Testing was performed on 19 healthy volunteers (mean age, 33 years) and 3 patients (four wrists; mean age, 23 years) who had been diagnosed with ulnar midcarpal instability, a nondissociative form of carpal instability.

During physical examination, each subject's wrist was graded I to V using the previously described classification of the degree of laxity and clunk observed with the midcarpal shift test.

Each subject was also evaluated using a quantitative mechanical testing system that simulates the subjective clinical test.

The testing system measures displacement of the distal carpal row, more specifically, the capitate, as the wrist is moved from neutral to ulnar deviation under a constant axial load of 44 N directed volarly at the head of the capitate.

Reflective markers were attached to the skin above the proximal and distal ends of the third metacarpal and at the point where the 44-N load was applied to the carpus.

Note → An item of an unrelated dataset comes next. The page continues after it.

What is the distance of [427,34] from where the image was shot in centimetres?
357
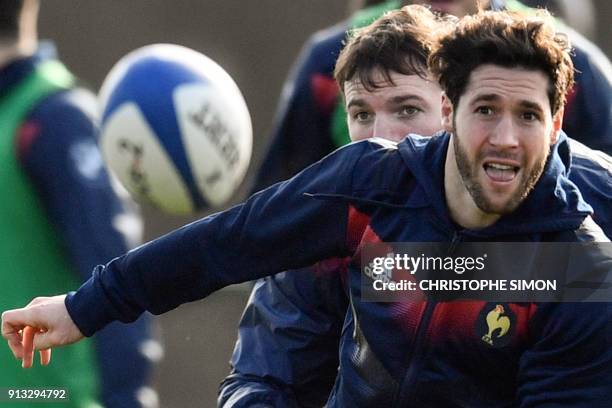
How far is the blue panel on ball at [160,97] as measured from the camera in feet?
18.5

Motion of the markers was used to calculate ulnar deviation and dorsal/volar translation of the carpus.

The maximum slope of the carpal translation versus ulnar deviation curve was measured for each subject and compared with the results of the clinical midcarpal shift test.

Higher maximum slopes were seen in subjects with the higher grades of carpal laxity.

There were also differences with regard to the point at which the clunk occurred; the higher the clinical grade of laxity, the greater the ulnar deviation of the wrist at the point at which the clunk was observed.

These differences were not significant, however.

These data confirm the validity of the clinical test and establish its usefulness as a diagnostic indicator of midcarpal nondissociative carpal instability.

The mechanized test also may be useful as a biomechanical marker, enabling the results of ligament sectioning to be effectively compared with defined clinical laxity.